§ SET PROBLEM
Pull out every line below that contains the word "foliage", matching its case exactly.

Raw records
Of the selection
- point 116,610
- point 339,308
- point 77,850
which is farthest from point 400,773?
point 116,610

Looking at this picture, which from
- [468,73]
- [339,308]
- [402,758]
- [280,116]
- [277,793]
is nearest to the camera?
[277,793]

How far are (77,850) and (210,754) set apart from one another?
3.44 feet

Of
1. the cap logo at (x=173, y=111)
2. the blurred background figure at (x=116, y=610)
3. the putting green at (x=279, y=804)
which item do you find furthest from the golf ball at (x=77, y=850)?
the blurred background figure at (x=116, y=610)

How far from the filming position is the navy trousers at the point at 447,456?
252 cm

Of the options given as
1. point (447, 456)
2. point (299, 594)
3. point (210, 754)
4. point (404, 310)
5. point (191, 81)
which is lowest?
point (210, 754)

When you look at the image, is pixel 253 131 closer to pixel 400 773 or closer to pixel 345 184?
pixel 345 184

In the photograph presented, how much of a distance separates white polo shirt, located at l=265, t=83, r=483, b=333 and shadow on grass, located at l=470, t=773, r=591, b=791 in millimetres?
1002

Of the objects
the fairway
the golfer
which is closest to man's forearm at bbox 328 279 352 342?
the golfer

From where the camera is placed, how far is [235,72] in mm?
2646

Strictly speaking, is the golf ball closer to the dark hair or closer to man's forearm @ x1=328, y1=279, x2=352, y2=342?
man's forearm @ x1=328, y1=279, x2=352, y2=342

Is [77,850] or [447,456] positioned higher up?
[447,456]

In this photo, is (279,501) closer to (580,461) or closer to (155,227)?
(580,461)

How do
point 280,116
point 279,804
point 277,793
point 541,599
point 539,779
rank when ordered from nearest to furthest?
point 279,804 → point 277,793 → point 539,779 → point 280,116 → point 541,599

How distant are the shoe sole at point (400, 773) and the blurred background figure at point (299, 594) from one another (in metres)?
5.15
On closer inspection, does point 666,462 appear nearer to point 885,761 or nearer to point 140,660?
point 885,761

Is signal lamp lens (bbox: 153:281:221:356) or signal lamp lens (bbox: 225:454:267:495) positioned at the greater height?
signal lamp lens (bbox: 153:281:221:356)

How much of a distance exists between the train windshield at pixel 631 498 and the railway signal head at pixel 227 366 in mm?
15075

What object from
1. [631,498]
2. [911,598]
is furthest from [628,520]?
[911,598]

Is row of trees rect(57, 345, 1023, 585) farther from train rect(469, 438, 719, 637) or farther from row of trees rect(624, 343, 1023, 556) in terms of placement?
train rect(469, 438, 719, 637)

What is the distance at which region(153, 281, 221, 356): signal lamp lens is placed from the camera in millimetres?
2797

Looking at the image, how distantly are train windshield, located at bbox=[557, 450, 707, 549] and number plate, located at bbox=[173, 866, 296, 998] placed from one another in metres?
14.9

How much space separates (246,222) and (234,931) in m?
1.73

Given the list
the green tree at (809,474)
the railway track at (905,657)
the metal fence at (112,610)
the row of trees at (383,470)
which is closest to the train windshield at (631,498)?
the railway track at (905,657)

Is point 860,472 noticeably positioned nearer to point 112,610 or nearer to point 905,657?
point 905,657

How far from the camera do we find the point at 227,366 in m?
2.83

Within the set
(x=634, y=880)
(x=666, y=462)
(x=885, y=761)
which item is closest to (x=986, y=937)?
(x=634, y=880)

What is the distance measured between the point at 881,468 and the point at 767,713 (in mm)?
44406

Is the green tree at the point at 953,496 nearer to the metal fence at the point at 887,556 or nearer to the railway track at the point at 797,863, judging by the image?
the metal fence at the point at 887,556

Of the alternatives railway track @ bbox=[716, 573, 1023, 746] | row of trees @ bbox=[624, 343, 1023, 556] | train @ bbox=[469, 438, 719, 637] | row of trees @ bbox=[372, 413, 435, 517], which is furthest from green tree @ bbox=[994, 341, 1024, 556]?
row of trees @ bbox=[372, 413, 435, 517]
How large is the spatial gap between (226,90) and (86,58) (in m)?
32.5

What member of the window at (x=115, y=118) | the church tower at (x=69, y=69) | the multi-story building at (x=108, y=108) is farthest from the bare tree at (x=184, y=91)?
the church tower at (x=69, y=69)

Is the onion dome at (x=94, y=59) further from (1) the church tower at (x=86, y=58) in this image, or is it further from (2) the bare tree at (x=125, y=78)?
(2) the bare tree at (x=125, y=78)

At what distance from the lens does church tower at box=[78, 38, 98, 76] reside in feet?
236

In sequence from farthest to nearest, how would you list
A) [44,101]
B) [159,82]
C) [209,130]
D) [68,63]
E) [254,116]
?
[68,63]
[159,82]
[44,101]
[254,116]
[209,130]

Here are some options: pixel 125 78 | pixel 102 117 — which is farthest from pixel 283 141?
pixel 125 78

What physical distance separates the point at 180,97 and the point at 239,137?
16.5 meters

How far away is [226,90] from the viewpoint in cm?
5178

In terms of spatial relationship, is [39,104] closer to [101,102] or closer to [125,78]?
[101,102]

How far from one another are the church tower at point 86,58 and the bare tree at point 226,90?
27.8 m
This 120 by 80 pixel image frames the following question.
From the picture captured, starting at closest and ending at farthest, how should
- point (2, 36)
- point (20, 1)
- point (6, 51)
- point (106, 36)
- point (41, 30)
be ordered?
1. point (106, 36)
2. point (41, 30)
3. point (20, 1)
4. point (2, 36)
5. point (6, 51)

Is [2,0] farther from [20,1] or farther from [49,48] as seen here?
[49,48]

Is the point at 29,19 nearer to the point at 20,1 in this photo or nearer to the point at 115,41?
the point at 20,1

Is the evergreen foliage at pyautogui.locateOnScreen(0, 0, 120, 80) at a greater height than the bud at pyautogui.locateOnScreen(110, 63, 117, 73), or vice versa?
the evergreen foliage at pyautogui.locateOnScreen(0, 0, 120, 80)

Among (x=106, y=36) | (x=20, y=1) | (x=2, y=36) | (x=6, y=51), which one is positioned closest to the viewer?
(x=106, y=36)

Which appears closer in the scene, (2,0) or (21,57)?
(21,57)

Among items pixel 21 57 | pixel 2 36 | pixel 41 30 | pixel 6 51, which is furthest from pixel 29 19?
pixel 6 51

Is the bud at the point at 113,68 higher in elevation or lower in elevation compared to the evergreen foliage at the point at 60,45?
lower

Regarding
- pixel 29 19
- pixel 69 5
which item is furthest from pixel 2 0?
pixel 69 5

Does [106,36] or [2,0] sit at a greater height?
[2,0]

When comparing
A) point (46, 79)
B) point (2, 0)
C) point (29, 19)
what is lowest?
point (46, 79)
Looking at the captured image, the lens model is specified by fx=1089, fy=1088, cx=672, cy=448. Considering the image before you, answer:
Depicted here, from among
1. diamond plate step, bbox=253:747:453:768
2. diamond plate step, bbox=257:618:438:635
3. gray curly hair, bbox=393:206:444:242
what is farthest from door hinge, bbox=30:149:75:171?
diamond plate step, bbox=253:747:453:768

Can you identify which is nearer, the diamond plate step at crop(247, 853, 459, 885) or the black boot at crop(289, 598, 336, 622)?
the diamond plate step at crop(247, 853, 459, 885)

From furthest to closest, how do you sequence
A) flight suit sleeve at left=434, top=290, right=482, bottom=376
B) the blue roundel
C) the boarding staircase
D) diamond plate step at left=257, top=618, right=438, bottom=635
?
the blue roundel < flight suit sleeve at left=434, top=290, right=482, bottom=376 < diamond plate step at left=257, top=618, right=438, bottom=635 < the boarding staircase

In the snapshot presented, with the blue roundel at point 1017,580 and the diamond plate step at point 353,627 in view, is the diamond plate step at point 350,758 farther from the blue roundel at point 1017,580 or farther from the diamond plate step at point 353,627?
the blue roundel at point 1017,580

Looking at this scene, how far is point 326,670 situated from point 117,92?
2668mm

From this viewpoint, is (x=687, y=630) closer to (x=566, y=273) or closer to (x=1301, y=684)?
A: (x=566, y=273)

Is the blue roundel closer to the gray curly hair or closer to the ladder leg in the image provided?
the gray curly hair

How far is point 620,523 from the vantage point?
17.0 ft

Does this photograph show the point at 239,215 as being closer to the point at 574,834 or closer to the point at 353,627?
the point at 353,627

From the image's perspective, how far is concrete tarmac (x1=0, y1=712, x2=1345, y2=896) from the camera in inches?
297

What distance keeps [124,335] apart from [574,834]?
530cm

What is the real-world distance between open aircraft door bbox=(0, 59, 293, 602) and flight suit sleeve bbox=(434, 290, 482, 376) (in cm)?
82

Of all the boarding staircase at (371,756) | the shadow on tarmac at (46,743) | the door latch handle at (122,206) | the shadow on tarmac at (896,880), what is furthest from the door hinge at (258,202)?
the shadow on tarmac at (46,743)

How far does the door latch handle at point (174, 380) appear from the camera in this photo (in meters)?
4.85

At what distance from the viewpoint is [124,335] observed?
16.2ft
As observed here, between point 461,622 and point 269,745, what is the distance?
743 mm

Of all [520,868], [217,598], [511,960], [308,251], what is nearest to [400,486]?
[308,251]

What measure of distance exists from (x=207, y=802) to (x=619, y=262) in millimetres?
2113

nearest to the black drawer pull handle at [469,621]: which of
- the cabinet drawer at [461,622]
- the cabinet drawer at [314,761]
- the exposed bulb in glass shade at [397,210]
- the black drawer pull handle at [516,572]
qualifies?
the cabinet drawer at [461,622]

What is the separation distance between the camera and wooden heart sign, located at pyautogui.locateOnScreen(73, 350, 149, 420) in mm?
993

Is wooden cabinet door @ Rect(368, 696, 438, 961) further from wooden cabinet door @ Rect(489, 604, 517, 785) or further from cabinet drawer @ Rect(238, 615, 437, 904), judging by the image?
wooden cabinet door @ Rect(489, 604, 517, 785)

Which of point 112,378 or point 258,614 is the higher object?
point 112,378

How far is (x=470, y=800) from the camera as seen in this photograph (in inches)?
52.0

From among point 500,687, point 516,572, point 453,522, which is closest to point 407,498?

§ COMPLETE ANSWER
Is the evergreen foliage at pyautogui.locateOnScreen(0, 0, 120, 80) at a greater height than the bud at pyautogui.locateOnScreen(110, 63, 117, 73), or vice versa?
the evergreen foliage at pyautogui.locateOnScreen(0, 0, 120, 80)
Is the bud at the point at 113,68 higher in elevation or lower in elevation compared to the evergreen foliage at the point at 60,45?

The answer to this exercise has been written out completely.